Work to complete:
Please recast all the entries below as a JSON list of strings, with one string for each line, skipping blank lines and leaving the pictures out.

Dataset rows:
************

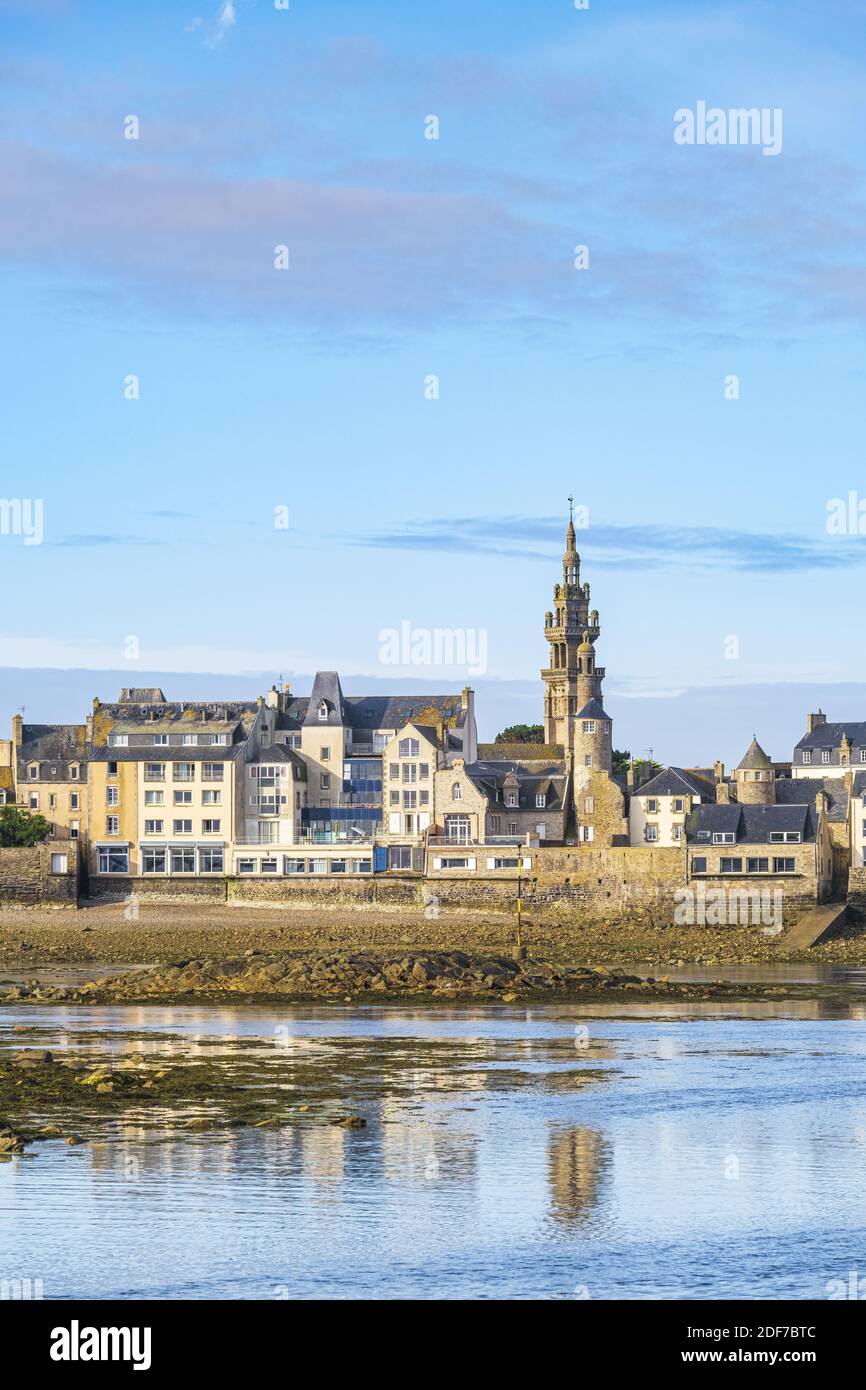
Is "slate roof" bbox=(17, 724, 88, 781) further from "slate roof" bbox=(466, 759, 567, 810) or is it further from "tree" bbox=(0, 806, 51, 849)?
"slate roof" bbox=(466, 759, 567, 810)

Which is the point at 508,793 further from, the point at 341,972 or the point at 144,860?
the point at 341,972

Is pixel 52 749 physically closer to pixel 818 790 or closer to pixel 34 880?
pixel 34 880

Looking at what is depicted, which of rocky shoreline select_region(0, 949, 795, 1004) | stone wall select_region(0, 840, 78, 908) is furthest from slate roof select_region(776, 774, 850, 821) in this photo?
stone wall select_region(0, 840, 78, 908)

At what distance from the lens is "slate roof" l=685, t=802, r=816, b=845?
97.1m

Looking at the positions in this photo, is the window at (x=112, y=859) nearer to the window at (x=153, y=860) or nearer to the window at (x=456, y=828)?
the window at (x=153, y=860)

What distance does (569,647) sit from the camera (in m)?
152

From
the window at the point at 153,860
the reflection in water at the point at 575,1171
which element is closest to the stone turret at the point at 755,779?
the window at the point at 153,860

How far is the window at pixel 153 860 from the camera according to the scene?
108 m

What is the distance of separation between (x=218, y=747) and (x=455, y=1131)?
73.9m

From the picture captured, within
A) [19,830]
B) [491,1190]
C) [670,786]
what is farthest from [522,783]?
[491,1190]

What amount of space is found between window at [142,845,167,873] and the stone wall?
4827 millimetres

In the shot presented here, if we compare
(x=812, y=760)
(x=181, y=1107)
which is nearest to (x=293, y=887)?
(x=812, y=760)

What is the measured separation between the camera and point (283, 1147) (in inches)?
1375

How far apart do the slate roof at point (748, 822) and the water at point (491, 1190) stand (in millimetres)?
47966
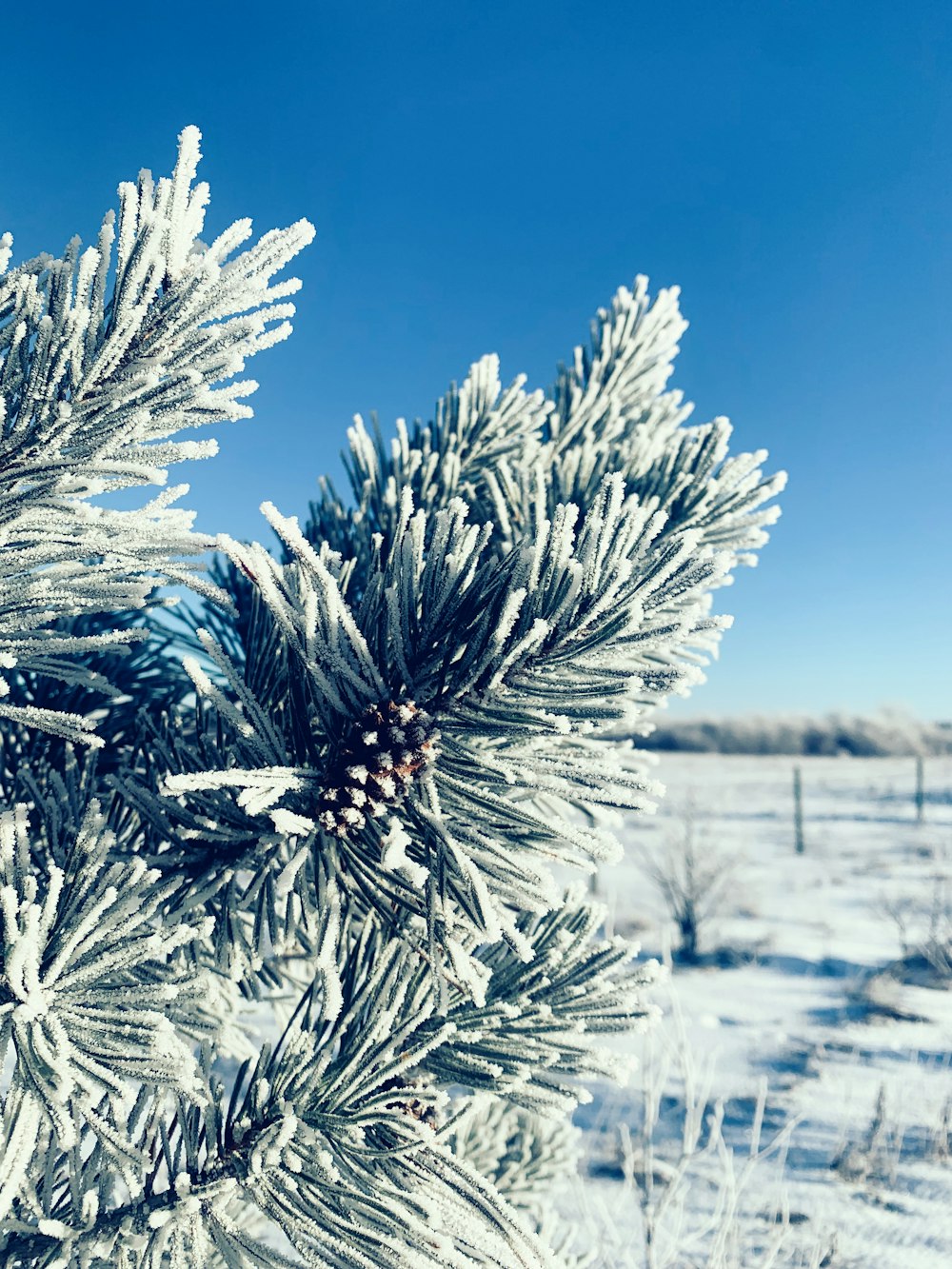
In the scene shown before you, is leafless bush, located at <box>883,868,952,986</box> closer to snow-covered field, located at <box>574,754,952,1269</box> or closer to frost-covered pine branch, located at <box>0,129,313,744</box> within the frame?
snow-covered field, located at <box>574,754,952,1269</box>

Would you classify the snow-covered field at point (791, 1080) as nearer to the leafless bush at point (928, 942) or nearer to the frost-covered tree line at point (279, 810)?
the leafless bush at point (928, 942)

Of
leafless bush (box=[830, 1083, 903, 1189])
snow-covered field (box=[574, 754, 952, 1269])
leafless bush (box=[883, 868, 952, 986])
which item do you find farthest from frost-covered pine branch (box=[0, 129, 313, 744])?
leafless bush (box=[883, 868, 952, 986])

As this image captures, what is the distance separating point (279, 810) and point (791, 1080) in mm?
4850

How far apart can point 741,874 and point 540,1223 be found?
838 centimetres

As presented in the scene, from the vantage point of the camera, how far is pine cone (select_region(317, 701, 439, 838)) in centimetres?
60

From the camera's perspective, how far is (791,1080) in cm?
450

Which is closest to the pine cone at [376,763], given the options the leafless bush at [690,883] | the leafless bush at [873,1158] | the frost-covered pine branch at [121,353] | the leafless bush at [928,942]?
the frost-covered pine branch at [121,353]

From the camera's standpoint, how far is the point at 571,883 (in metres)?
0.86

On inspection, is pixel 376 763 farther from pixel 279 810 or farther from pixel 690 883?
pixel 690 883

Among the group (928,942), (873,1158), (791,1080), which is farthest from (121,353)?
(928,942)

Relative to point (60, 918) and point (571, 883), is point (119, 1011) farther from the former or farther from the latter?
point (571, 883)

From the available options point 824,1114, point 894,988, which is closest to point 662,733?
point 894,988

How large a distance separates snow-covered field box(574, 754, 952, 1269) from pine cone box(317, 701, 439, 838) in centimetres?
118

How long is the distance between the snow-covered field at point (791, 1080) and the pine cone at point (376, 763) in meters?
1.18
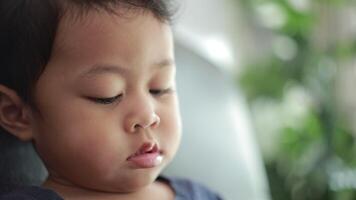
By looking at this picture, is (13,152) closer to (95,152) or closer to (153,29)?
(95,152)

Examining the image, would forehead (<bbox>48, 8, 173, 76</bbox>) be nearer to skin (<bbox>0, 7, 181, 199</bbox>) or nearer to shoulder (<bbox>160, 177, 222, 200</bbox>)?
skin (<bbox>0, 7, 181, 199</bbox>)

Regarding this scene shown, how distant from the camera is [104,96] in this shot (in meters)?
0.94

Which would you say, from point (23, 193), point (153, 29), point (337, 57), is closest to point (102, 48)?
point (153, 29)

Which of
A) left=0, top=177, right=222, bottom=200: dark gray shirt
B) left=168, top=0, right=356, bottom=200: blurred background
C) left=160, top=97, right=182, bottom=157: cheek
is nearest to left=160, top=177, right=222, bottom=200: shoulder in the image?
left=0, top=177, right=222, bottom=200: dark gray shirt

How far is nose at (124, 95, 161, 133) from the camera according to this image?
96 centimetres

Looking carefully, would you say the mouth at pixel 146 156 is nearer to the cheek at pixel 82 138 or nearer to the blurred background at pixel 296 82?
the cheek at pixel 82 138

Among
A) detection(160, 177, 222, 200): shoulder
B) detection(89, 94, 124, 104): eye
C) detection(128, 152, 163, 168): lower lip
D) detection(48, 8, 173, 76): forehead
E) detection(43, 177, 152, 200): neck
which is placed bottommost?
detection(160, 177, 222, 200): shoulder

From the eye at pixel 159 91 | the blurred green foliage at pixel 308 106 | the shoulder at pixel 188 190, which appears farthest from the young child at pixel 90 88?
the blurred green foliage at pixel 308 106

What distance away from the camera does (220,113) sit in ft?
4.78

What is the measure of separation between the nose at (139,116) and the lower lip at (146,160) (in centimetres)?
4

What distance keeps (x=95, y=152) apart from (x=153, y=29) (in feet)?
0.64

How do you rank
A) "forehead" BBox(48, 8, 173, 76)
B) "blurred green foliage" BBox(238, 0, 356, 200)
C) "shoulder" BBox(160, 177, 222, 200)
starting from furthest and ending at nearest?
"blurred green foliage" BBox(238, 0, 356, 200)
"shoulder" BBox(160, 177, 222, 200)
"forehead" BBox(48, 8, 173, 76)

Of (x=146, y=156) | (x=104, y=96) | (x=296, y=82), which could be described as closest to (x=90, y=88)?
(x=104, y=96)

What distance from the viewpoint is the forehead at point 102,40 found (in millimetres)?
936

************

Answer to this task:
[
  "Is \"slate roof\" bbox=(17, 724, 88, 781) further from \"slate roof\" bbox=(466, 759, 567, 810) or is it further from \"tree\" bbox=(0, 806, 51, 849)?",
  "\"slate roof\" bbox=(466, 759, 567, 810)",
  "Which is the point at 508,793 further from, the point at 341,972 or the point at 144,860?",
  "the point at 341,972",
  "Is pixel 52 749 physically closer to pixel 818 790 or closer to pixel 34 880?",
  "pixel 34 880",
  "Looking at what is depicted, which of rocky shoreline select_region(0, 949, 795, 1004) | stone wall select_region(0, 840, 78, 908) is furthest from slate roof select_region(776, 774, 850, 821) in this photo?",
  "stone wall select_region(0, 840, 78, 908)",
  "At what distance from the lens is \"slate roof\" l=685, t=802, r=816, b=845?",
  "97.1m",
  "Looking at the positions in this photo, is the window at (x=112, y=859) nearer to the window at (x=153, y=860) or nearer to the window at (x=456, y=828)?",
  "the window at (x=153, y=860)",
  "What distance does (569,647) sit from the camera (in m)?",
  "152",
  "From",
  "the window at the point at 153,860",
  "the reflection in water at the point at 575,1171",
  "which element is closest to the stone turret at the point at 755,779?",
  "the window at the point at 153,860",
  "How far is the window at pixel 153 860 from the camera according to the scene?",
  "108 m",
  "What is the distance of separation between (x=218, y=747) and (x=455, y=1131)?",
  "73.9m",
  "From the picture captured, within",
  "A) [19,830]",
  "B) [491,1190]",
  "C) [670,786]",
  "what is farthest from [522,783]?",
  "[491,1190]",
  "What amount of space is found between window at [142,845,167,873] and the stone wall?",
  "4827 millimetres",
  "In the shot presented here, if we compare",
  "(x=812, y=760)",
  "(x=181, y=1107)",
  "which is nearest to (x=293, y=887)?",
  "(x=812, y=760)",
  "What is the measured separation between the camera and point (283, 1147) (in inches)?",
  "1375",
  "How far apart do the slate roof at point (748, 822) and the water at point (491, 1190) stand (in millimetres)?",
  "47966",
  "In the scene shown before you, is leafless bush, located at <box>883,868,952,986</box> closer to snow-covered field, located at <box>574,754,952,1269</box> or closer to frost-covered pine branch, located at <box>0,129,313,744</box> within the frame?",
  "snow-covered field, located at <box>574,754,952,1269</box>",
  "Would you classify the snow-covered field at point (791, 1080) as nearer to the leafless bush at point (928, 942) or nearer to the frost-covered tree line at point (279, 810)?",
  "the leafless bush at point (928, 942)",
  "Of",
  "leafless bush (box=[830, 1083, 903, 1189])",
  "snow-covered field (box=[574, 754, 952, 1269])",
  "leafless bush (box=[883, 868, 952, 986])",
  "which item do you find farthest from frost-covered pine branch (box=[0, 129, 313, 744])?",
  "leafless bush (box=[883, 868, 952, 986])",
  "As this image captures, what is the distance separating point (279, 810) and point (791, 1080) in mm?",
  "4850",
  "How far apart can point 741,874 and point 540,1223 be found?",
  "838 centimetres",
  "As presented in the scene, from the vantage point of the camera, how far is pine cone (select_region(317, 701, 439, 838)) in centimetres?",
  "60",
  "From the camera's perspective, how far is (791,1080) in cm?",
  "450",
  "Which is closest to the pine cone at [376,763], given the options the leafless bush at [690,883] | the leafless bush at [873,1158] | the frost-covered pine branch at [121,353] | the leafless bush at [928,942]?",
  "the frost-covered pine branch at [121,353]",
  "From the camera's standpoint, how far is the point at 571,883 (in metres)?",
  "0.86",
  "On inspection, is pixel 376 763 farther from pixel 279 810 or farther from pixel 690 883?",
  "pixel 690 883",
  "Among the group (928,942), (873,1158), (791,1080), which is farthest from (121,353)?",
  "(928,942)",
  "Relative to point (60, 918) and point (571, 883), is point (119, 1011) farther from the former or farther from the latter?",
  "point (571, 883)",
  "From the available options point 824,1114, point 894,988, which is closest to point 662,733?",
  "point 894,988",
  "How large a distance separates snow-covered field box(574, 754, 952, 1269) from pine cone box(317, 701, 439, 838) in centimetres?",
  "118",
  "How long is the distance between the snow-covered field at point (791, 1080) and the pine cone at point (376, 763) in meters?",
  "1.18",
  "By looking at this picture, is (13,152) closer to (95,152) or closer to (153,29)?",
  "(95,152)",
  "Examining the image, would forehead (<bbox>48, 8, 173, 76</bbox>) be nearer to skin (<bbox>0, 7, 181, 199</bbox>) or nearer to shoulder (<bbox>160, 177, 222, 200</bbox>)?",
  "skin (<bbox>0, 7, 181, 199</bbox>)",
  "Regarding this scene shown, how distant from the camera is [104,96] in this shot (in meters)?",
  "0.94",
  "Which would you say, from point (23, 193), point (153, 29), point (337, 57), is closest to point (102, 48)?",
  "point (153, 29)",
  "Which of",
  "A) left=0, top=177, right=222, bottom=200: dark gray shirt",
  "B) left=168, top=0, right=356, bottom=200: blurred background",
  "C) left=160, top=97, right=182, bottom=157: cheek",
  "is nearest to left=160, top=177, right=222, bottom=200: shoulder in the image?",
  "left=0, top=177, right=222, bottom=200: dark gray shirt",
  "How far is nose at (124, 95, 161, 133) from the camera according to this image?",
  "96 centimetres",
  "Looking carefully, would you say the mouth at pixel 146 156 is nearer to the cheek at pixel 82 138 or nearer to the blurred background at pixel 296 82?",
  "the cheek at pixel 82 138",
  "Among",
  "A) detection(160, 177, 222, 200): shoulder",
  "B) detection(89, 94, 124, 104): eye",
  "C) detection(128, 152, 163, 168): lower lip",
  "D) detection(48, 8, 173, 76): forehead",
  "E) detection(43, 177, 152, 200): neck",
  "which is placed bottommost?",
  "detection(160, 177, 222, 200): shoulder",
  "From the eye at pixel 159 91 | the blurred green foliage at pixel 308 106 | the shoulder at pixel 188 190, which appears farthest from the young child at pixel 90 88?",
  "the blurred green foliage at pixel 308 106",
  "What distance away from the camera does (220,113) sit in ft?",
  "4.78",
  "What is the measure of separation between the nose at (139,116) and the lower lip at (146,160) (in centimetres)?",
  "4",
  "What distance keeps (x=95, y=152) apart from (x=153, y=29) (in feet)?",
  "0.64",
  "How do you rank",
  "A) \"forehead\" BBox(48, 8, 173, 76)",
  "B) \"blurred green foliage\" BBox(238, 0, 356, 200)",
  "C) \"shoulder\" BBox(160, 177, 222, 200)",
  "starting from furthest and ending at nearest?",
  "\"blurred green foliage\" BBox(238, 0, 356, 200)",
  "\"shoulder\" BBox(160, 177, 222, 200)",
  "\"forehead\" BBox(48, 8, 173, 76)",
  "Of (x=146, y=156) | (x=104, y=96) | (x=296, y=82), which could be described as closest to (x=90, y=88)?",
  "(x=104, y=96)",
  "What distance from the viewpoint is the forehead at point 102,40 found (in millimetres)?",
  "936"
]